Futures Trading Legend Richard Dennis Calls It Quits
CHICAGO (AP) _ Multimillionaire Richard J. Dennis, known as the ″Prince of the Pit″ before last October’s stock market crash sent his commodities trading business into a nosedive, said Monday he was quitting to concentrate on politics.
Dennis, 39, said the fortune - reportedly around $200 million - that he had amassed in 18 years of trading would serve as a launch pad for his full-time involvement in ″public policy and political endeavors.″
″There is only so much satisfaction and utility to the making of money,″ Dennis said in a statement. ″I am fortunate to have enough assets and opportunities to try to make a significant impact on our political lives. As I approach 40 years of age, I believe it is time for me to take on this new set of challenges.″
Dennis said he would not run for office but would busy himself with writing and speaking about public policy, and ″active involvement with voters and candidates.″
No stranger to politics, Dennis was national co-chairman for the unsuccessful Democratic presidential campaign of former Arizona Gov. Bruce Babbitt. He also has made sizeable contributions to various other Democratic campaigns since 1980, including the 1984 presidential bid of former Vice President Walter Mondale and the 1986 Illinois gubernatorial campaign of Adlai Stevenson.
Dennis donated $10 million to establish the Roosevelt Center, a liberal think-tank with offices in Washington and Chicago. He also is among the leading financial backers of ″People for the American Way,″ a liberal group that was started as a counterpoint to the conservative Moral Majority.
A native of Chicago’s South Side, Dennis began his career in the financial world at 17 as a $1.60-an-hour brokerage house runner. After graduating from DePaul University with a degree in philosophy, he bought his first exchange seat - on the tiny MidAmerica Commodity Exchange - at age 21.

**COMPLETE THE FOLLOWING**:
1. In the news article about Richard Dennis, how much money did he donate to establish the Roosevelt Center?
2. Copy a passage from the news article about Richard Dennis word for word, beginning at the words "Dennis donated $10" and stopping after "- at age 21.".
The items after this article come from a different source.

**EXTRACTED INFORMATION**:

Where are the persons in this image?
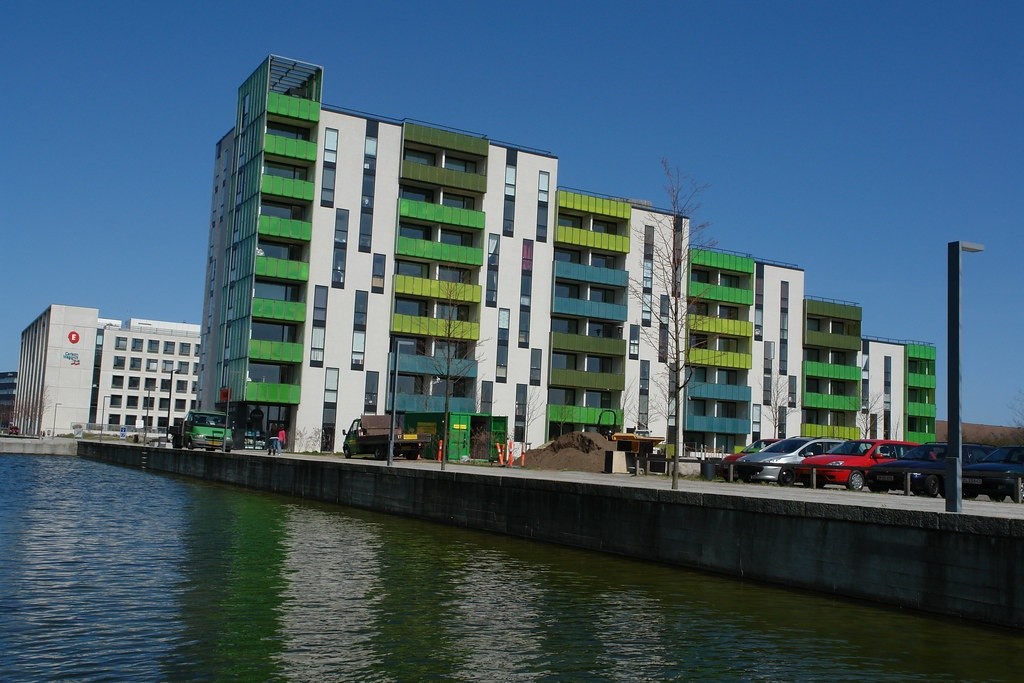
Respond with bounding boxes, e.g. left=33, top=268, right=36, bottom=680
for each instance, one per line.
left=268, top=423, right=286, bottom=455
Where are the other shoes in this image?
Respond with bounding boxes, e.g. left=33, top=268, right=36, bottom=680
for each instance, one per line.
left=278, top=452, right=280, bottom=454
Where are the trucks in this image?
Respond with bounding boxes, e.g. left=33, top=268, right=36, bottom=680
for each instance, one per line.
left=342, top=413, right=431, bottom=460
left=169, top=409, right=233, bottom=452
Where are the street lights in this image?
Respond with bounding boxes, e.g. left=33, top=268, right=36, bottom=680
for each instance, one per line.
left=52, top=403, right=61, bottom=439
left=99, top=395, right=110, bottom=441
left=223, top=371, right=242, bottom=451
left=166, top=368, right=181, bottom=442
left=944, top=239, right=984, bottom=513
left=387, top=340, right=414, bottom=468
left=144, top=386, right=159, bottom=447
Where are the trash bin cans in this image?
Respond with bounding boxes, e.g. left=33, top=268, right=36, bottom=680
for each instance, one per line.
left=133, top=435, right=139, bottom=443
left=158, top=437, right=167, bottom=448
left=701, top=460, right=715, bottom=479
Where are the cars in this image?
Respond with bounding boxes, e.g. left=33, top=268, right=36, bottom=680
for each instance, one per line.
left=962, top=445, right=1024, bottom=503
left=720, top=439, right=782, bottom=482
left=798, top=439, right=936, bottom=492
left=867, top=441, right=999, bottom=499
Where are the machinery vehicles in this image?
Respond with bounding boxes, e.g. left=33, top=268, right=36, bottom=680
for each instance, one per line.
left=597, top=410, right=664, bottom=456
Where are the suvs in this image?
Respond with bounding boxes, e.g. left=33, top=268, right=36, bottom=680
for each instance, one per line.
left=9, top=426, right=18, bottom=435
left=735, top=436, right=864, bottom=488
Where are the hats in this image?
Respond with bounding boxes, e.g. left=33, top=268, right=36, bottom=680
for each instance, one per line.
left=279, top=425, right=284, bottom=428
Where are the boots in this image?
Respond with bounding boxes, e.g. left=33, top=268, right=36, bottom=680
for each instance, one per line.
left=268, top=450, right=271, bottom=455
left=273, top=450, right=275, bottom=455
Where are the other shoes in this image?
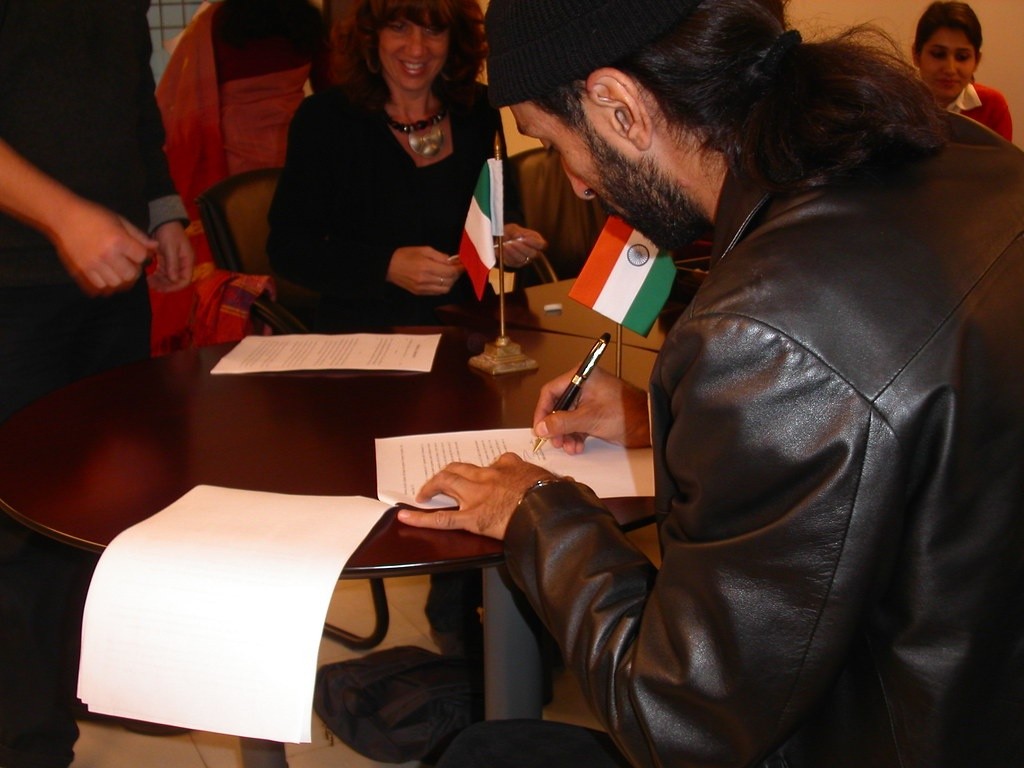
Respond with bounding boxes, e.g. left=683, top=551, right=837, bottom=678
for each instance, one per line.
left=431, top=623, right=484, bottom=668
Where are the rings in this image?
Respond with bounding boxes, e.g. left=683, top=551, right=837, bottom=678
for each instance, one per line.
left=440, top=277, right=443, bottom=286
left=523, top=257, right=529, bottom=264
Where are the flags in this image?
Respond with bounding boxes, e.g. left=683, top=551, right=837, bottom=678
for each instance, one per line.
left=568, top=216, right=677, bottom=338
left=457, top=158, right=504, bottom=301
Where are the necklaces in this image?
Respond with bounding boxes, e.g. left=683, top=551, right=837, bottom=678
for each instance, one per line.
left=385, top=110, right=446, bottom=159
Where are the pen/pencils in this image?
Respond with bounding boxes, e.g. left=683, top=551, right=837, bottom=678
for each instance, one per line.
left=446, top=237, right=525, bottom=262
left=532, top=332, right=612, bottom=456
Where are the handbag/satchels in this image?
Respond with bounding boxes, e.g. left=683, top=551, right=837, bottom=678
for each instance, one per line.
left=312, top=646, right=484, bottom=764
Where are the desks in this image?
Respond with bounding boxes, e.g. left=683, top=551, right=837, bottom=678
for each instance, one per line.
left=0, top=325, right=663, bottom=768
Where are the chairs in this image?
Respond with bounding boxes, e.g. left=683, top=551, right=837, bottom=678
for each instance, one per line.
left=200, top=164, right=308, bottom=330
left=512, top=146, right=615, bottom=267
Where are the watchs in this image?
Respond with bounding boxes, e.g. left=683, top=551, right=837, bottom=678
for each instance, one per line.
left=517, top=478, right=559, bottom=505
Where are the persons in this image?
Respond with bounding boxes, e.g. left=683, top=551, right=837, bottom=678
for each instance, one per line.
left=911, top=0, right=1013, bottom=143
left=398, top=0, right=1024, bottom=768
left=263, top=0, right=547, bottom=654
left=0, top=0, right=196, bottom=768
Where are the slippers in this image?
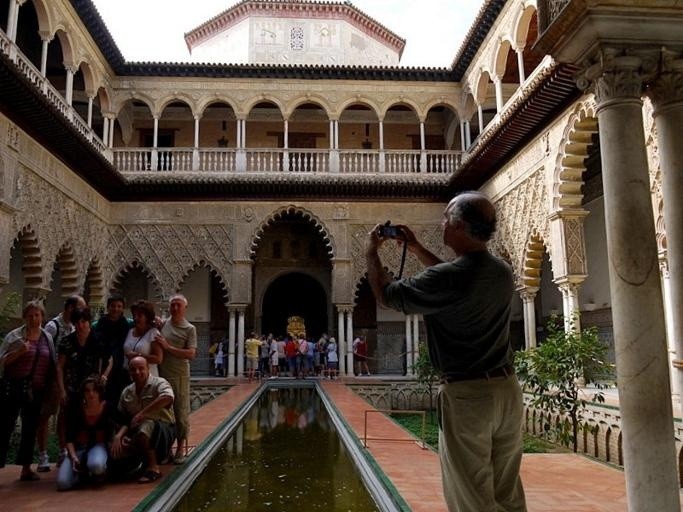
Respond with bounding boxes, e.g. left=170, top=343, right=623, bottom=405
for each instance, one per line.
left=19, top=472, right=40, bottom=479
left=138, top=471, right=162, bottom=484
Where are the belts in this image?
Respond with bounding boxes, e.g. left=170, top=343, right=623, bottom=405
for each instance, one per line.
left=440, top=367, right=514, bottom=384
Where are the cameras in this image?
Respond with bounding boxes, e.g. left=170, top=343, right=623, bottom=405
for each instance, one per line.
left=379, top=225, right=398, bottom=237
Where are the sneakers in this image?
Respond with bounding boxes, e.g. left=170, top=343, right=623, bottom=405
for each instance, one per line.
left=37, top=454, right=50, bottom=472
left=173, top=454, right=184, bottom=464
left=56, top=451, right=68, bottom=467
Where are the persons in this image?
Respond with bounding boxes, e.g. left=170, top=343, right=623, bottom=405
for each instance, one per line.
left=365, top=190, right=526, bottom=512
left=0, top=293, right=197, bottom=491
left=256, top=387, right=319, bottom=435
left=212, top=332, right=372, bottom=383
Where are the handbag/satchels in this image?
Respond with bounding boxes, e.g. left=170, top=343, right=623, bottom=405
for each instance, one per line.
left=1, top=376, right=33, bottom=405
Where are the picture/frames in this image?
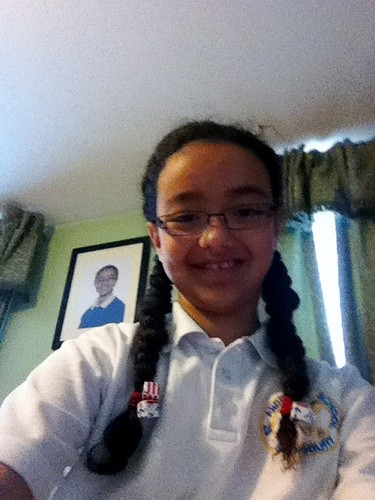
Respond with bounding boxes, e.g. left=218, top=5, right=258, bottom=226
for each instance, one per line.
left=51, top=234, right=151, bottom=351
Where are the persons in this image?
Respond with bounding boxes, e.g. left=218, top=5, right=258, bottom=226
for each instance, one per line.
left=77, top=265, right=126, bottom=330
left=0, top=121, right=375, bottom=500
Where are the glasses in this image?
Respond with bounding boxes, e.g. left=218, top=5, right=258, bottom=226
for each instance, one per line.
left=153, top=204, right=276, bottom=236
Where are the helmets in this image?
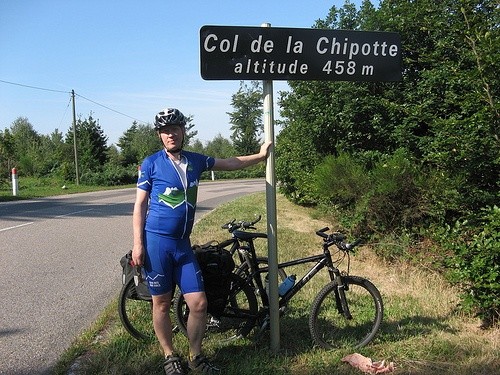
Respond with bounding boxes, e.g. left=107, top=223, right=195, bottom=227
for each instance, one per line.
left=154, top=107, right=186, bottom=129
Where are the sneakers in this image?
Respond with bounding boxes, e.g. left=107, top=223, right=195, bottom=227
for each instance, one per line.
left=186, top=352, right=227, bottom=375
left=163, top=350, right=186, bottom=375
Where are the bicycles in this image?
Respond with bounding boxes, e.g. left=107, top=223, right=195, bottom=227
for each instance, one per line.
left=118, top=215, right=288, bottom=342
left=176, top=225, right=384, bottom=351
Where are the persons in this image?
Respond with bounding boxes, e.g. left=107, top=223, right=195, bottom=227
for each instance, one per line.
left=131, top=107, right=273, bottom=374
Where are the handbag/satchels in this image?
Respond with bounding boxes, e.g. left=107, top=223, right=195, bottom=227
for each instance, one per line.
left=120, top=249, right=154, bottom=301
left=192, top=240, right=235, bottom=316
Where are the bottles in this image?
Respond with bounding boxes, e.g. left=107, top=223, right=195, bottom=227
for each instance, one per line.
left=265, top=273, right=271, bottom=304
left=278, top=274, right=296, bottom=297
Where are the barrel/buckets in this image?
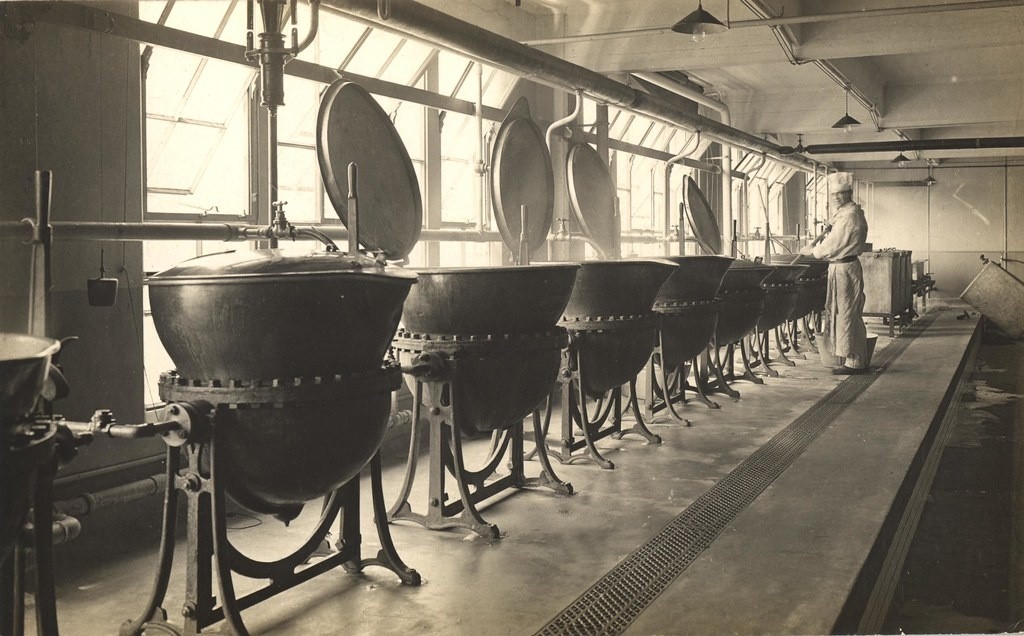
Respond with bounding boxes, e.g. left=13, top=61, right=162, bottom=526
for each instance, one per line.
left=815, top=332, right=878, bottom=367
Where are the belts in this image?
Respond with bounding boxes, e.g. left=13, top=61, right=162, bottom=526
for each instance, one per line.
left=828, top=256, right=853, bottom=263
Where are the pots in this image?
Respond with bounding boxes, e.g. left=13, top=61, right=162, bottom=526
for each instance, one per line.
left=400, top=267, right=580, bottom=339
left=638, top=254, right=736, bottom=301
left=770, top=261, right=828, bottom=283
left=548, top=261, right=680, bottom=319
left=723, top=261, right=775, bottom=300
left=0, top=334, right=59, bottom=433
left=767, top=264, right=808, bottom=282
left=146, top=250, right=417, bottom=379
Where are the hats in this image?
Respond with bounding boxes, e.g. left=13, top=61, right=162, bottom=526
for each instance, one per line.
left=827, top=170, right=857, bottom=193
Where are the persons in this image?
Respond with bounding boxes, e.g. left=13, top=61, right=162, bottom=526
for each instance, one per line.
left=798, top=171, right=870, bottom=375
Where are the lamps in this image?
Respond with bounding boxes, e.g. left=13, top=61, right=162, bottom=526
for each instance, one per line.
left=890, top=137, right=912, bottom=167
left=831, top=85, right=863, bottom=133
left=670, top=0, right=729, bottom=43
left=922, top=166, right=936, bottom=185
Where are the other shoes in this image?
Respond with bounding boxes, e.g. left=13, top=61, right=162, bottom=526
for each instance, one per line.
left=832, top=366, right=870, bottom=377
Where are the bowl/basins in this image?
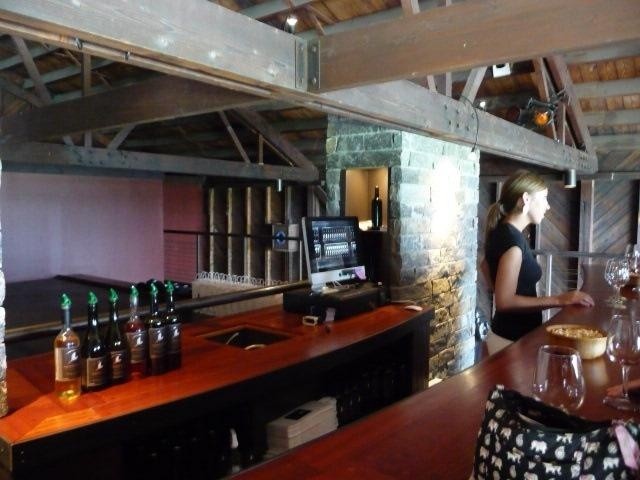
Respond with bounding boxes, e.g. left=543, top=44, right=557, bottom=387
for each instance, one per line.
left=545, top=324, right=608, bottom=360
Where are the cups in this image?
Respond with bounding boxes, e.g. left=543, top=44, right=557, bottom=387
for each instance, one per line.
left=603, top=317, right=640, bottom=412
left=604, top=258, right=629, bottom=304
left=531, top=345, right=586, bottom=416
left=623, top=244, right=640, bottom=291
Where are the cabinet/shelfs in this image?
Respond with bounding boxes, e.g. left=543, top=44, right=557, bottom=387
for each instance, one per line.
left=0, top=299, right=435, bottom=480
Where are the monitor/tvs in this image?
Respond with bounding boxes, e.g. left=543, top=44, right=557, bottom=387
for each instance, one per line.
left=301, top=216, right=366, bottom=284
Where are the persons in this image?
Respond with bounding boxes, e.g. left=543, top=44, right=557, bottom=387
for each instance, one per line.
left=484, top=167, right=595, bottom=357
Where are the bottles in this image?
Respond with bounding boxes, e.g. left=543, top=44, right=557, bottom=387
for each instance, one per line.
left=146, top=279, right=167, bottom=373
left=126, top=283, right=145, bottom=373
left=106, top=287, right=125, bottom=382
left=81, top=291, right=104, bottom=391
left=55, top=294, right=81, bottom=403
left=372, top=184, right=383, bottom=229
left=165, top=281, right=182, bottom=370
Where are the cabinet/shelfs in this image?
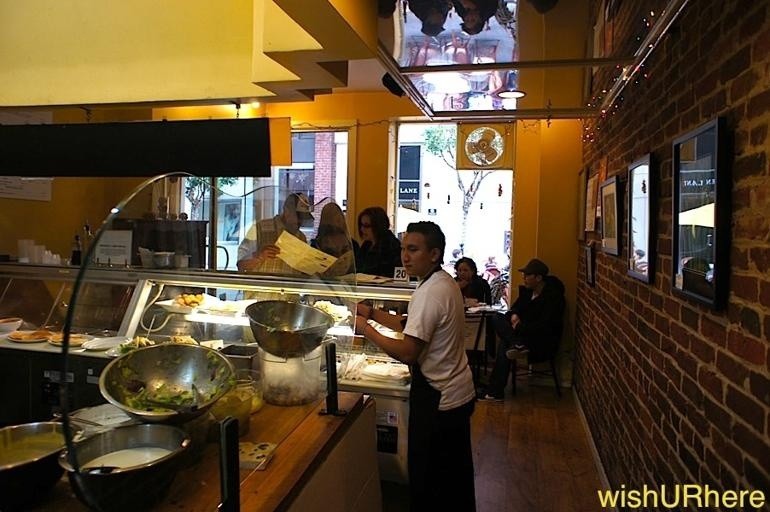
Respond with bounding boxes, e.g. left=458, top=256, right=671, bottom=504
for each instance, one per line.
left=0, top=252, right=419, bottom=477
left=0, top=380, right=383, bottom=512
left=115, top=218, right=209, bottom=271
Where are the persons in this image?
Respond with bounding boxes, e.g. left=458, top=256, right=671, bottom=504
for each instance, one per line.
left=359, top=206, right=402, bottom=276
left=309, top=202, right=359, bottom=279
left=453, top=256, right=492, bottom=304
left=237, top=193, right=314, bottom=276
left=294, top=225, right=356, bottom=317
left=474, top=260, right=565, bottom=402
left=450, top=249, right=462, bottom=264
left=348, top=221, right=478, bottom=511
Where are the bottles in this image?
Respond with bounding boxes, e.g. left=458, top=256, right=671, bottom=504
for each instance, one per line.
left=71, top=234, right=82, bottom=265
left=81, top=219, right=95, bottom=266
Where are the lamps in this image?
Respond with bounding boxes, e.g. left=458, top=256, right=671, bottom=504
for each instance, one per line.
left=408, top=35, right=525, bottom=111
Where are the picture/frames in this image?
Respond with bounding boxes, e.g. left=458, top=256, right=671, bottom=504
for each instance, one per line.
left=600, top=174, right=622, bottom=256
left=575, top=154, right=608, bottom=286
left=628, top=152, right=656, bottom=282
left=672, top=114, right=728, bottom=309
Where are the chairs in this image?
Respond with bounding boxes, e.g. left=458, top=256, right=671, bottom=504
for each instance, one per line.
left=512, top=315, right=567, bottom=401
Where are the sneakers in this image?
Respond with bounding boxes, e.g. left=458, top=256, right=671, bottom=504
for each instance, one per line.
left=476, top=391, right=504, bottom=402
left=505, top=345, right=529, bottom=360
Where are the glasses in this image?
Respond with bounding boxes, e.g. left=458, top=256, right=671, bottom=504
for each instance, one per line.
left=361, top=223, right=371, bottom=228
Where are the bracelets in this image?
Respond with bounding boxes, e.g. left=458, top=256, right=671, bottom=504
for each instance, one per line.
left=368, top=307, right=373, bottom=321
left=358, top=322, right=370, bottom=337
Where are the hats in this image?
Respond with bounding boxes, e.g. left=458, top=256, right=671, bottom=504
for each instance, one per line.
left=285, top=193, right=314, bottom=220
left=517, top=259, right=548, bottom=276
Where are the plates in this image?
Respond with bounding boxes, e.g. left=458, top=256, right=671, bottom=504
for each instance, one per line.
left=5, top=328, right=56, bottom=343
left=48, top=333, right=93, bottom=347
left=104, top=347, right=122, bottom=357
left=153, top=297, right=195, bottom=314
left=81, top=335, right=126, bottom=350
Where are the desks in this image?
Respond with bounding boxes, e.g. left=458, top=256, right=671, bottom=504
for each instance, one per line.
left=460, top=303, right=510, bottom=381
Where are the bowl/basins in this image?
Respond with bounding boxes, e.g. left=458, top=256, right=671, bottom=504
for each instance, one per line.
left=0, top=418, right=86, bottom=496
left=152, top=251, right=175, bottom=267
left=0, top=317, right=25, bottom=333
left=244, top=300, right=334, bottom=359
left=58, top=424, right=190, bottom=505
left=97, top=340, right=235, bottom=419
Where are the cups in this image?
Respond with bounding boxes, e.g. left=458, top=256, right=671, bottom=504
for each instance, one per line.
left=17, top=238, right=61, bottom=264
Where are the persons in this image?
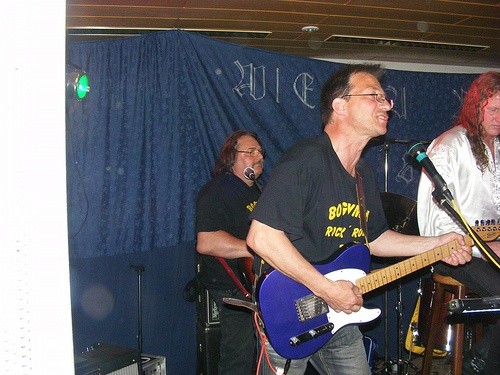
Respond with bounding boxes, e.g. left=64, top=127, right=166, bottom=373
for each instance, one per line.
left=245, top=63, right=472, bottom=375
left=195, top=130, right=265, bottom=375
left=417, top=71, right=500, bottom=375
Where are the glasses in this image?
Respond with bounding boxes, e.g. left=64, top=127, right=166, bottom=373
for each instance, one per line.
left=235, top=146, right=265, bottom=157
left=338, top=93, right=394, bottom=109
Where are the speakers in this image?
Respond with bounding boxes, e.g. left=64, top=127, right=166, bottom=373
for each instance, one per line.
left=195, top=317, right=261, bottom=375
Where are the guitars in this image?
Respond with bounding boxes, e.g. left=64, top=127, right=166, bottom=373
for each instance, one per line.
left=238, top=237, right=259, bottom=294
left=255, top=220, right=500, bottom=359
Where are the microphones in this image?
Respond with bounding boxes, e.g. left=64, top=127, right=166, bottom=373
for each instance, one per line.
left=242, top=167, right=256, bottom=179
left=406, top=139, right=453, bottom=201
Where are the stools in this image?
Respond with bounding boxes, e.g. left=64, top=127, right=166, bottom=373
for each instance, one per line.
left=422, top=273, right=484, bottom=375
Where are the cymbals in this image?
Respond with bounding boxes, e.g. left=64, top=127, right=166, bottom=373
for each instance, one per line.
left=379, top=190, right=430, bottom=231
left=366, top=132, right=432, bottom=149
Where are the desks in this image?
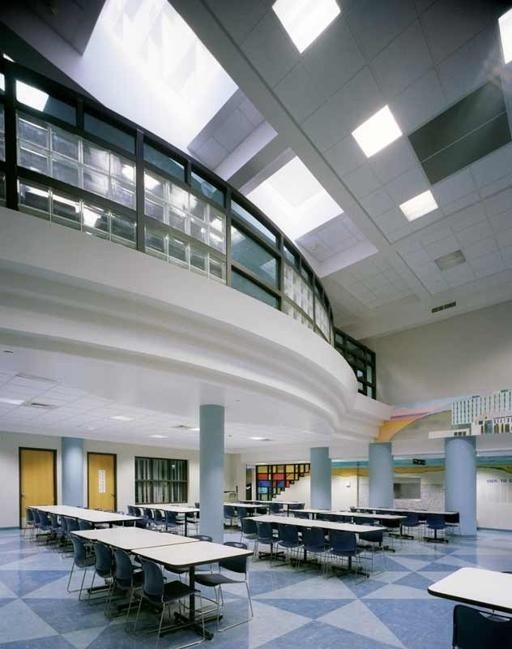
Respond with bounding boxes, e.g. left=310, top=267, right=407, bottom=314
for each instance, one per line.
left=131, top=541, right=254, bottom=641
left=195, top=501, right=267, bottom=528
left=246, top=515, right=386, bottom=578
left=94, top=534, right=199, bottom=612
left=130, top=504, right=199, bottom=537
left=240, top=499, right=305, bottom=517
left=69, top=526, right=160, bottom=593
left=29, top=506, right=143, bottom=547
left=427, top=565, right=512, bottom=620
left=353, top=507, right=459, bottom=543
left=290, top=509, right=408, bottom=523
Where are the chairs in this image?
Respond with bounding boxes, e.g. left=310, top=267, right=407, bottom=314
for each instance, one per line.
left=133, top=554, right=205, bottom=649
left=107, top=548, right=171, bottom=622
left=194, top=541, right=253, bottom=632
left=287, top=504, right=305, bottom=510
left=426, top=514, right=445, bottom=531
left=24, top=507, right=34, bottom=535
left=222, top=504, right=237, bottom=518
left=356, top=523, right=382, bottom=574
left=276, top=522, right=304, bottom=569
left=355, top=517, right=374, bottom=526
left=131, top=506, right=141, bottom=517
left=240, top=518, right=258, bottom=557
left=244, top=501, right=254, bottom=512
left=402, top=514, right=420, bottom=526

**SOLUTIONS TO THE EXERCISE**:
1. $10 million

2.
Dennis donated $10 million to establish the Roosevelt Center, a liberal think-tank with offices in Washington and Chicago. He also is among the leading financial backers of ″People for the American Way,″ a liberal group that was started as a counterpoint to the conservative Moral Majority.
A native of Chicago’s South Side, Dennis began his career in the financial world at 17 as a $1.60-an-hour brokerage house runner. After graduating from DePaul University with a degree in philosophy, he bought his first exchange seat - on the tiny MidAmerica Commodity Exchange - at age 21.